- **RECORDS FOR THIS EXERCISE**:
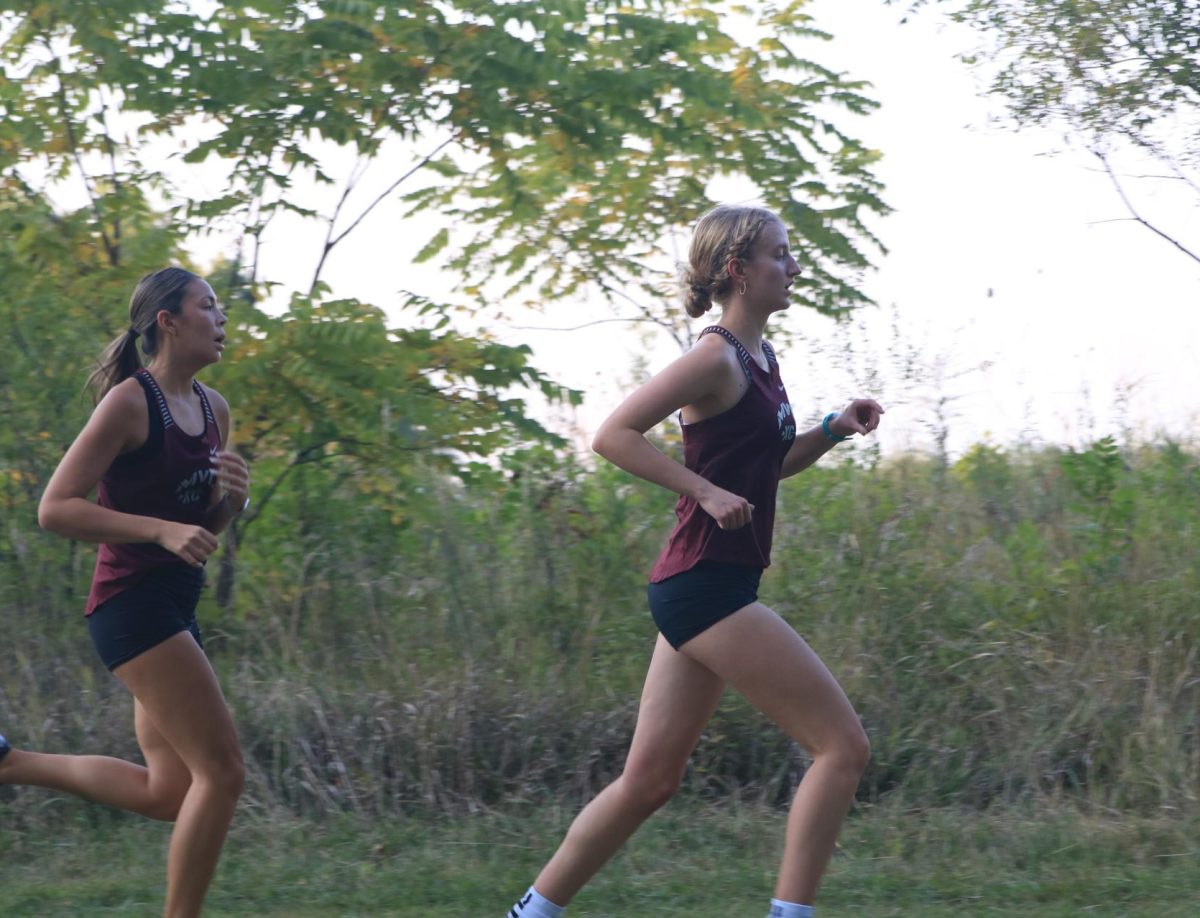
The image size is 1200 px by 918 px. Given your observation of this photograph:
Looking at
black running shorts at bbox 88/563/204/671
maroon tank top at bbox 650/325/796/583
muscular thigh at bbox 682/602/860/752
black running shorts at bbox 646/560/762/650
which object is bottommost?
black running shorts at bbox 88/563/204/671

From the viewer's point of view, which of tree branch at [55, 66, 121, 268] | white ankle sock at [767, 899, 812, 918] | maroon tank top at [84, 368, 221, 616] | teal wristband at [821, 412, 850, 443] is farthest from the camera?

--

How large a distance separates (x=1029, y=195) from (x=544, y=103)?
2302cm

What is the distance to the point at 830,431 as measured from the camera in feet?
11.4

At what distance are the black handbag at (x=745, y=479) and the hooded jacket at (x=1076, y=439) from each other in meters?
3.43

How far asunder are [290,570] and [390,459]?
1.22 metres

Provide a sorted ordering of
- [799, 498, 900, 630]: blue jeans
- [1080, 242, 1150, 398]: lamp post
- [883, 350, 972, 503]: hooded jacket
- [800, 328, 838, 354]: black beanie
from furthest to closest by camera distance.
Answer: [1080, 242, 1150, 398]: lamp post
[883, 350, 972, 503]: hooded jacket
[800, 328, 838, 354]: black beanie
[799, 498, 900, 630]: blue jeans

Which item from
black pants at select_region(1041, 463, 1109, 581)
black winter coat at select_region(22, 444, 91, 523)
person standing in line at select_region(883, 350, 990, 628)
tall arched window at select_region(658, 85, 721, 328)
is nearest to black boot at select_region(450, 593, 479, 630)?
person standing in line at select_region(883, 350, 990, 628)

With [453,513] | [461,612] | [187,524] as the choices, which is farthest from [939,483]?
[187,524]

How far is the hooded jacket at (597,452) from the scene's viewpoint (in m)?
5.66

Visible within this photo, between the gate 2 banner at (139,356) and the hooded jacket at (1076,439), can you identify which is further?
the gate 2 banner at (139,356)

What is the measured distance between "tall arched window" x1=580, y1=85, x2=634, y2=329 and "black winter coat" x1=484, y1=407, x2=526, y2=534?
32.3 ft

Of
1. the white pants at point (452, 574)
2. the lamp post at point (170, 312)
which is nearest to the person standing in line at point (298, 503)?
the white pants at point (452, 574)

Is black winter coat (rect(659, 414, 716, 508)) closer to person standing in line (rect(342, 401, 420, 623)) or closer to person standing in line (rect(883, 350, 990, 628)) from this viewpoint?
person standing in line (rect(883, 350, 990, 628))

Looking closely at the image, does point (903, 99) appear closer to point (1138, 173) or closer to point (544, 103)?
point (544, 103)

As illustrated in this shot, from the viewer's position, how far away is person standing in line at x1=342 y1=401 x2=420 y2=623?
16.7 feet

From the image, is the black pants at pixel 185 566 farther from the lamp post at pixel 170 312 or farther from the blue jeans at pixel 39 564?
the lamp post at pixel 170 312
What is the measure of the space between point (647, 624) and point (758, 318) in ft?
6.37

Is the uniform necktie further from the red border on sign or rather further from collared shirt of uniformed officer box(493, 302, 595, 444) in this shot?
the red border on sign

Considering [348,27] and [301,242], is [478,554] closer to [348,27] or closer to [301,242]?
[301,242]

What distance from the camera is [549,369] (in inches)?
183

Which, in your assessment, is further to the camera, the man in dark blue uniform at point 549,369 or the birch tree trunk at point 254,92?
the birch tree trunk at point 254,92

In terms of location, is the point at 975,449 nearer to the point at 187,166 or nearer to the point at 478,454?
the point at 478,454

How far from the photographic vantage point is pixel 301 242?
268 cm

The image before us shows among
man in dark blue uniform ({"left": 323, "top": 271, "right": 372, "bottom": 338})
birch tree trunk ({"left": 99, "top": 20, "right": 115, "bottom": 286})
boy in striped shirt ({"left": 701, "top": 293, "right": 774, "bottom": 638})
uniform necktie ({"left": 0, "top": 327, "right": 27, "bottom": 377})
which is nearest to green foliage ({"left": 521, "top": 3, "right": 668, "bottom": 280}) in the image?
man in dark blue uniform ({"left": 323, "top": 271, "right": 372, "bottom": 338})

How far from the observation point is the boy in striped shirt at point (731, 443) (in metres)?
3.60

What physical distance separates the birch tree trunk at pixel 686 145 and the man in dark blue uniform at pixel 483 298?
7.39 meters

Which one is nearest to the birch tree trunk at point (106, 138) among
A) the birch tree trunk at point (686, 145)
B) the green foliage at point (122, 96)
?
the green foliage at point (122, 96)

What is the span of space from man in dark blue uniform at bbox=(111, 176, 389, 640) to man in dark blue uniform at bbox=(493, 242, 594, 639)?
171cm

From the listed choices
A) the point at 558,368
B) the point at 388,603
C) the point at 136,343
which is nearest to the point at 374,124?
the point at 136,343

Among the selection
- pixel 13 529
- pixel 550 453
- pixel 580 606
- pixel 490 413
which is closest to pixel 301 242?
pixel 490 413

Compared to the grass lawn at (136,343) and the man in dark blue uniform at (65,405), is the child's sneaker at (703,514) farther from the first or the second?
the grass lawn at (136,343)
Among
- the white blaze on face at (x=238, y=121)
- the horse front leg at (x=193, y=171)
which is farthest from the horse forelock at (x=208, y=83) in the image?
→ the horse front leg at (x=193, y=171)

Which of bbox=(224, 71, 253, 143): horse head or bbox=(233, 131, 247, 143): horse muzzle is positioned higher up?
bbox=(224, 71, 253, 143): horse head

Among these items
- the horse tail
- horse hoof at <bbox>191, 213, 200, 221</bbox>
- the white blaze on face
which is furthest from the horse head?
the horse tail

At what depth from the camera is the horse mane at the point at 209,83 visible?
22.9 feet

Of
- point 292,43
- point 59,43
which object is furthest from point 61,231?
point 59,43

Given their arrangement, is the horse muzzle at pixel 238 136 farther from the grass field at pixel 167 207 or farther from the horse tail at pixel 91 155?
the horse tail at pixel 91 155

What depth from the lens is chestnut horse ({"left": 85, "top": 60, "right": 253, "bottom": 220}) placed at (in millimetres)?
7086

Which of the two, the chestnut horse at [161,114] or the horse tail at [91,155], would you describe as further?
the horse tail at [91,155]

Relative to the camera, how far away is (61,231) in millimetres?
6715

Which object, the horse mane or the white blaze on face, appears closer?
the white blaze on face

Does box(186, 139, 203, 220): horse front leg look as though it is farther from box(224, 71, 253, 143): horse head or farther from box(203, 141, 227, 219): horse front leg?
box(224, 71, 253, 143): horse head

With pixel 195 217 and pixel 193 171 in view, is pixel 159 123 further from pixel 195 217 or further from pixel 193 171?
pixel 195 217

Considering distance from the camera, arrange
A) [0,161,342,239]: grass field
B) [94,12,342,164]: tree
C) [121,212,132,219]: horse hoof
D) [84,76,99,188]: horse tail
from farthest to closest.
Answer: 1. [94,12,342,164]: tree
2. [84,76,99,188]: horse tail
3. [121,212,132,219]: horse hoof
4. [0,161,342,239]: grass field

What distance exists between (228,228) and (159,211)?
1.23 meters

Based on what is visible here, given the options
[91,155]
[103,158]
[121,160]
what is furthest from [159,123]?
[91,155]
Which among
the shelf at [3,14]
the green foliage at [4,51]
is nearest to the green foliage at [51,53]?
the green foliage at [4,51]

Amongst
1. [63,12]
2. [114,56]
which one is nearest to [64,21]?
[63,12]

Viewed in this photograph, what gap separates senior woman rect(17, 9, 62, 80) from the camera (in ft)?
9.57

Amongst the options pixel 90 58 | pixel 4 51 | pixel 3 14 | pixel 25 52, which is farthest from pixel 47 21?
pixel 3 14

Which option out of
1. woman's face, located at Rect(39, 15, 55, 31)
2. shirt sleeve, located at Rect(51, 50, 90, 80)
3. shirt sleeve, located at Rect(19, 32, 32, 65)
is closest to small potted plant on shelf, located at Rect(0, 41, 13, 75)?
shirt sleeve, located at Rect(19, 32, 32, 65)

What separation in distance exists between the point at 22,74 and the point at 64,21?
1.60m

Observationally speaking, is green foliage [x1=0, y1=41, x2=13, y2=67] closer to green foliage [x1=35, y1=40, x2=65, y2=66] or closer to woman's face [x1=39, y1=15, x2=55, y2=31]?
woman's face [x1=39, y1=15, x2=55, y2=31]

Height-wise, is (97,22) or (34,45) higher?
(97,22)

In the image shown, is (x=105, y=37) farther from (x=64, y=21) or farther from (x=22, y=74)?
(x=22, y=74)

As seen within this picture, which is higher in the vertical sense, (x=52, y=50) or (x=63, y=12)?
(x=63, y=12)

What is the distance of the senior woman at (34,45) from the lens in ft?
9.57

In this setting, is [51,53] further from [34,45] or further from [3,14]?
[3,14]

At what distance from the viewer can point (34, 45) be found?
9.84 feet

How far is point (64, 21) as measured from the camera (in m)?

==

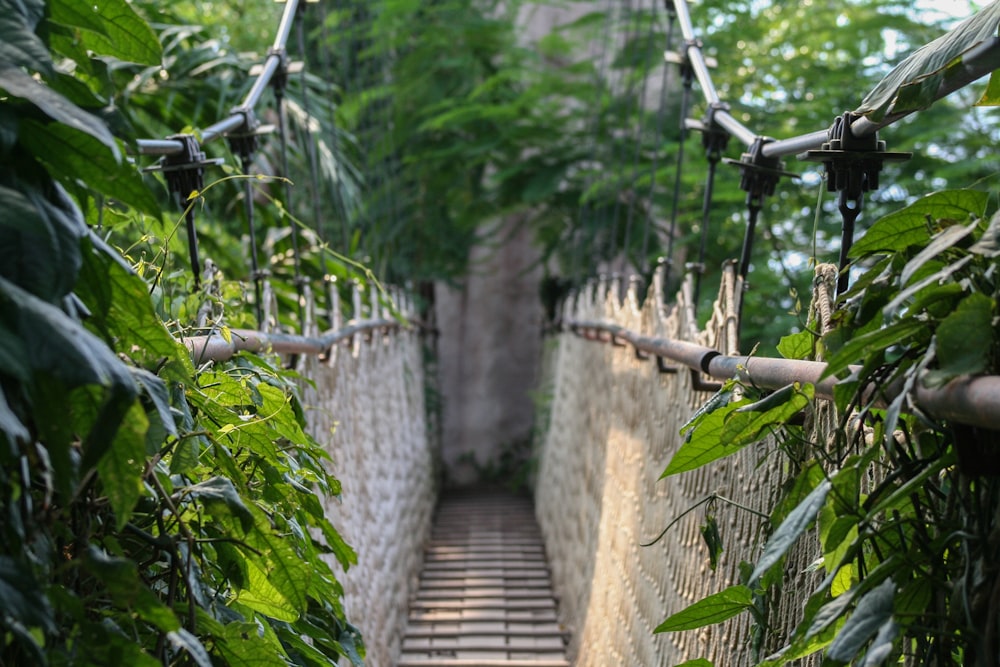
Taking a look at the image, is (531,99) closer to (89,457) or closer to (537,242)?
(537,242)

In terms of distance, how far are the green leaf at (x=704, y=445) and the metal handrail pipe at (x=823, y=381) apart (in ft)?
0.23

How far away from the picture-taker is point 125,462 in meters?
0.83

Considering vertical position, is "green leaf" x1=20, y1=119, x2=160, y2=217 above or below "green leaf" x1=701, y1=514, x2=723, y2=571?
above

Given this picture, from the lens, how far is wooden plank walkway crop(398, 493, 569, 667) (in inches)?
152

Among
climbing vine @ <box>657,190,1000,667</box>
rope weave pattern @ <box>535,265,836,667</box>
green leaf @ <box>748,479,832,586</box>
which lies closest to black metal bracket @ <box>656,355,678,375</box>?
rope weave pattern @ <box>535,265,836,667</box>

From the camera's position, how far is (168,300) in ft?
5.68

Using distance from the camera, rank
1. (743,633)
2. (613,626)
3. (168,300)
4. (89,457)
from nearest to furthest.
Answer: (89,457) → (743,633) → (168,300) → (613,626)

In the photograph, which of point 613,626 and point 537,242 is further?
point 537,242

- **INSTRUCTION**: Count the lines in the records above that contain the string "viewer". Give only the number.

- **TASK RESPONSE**: 3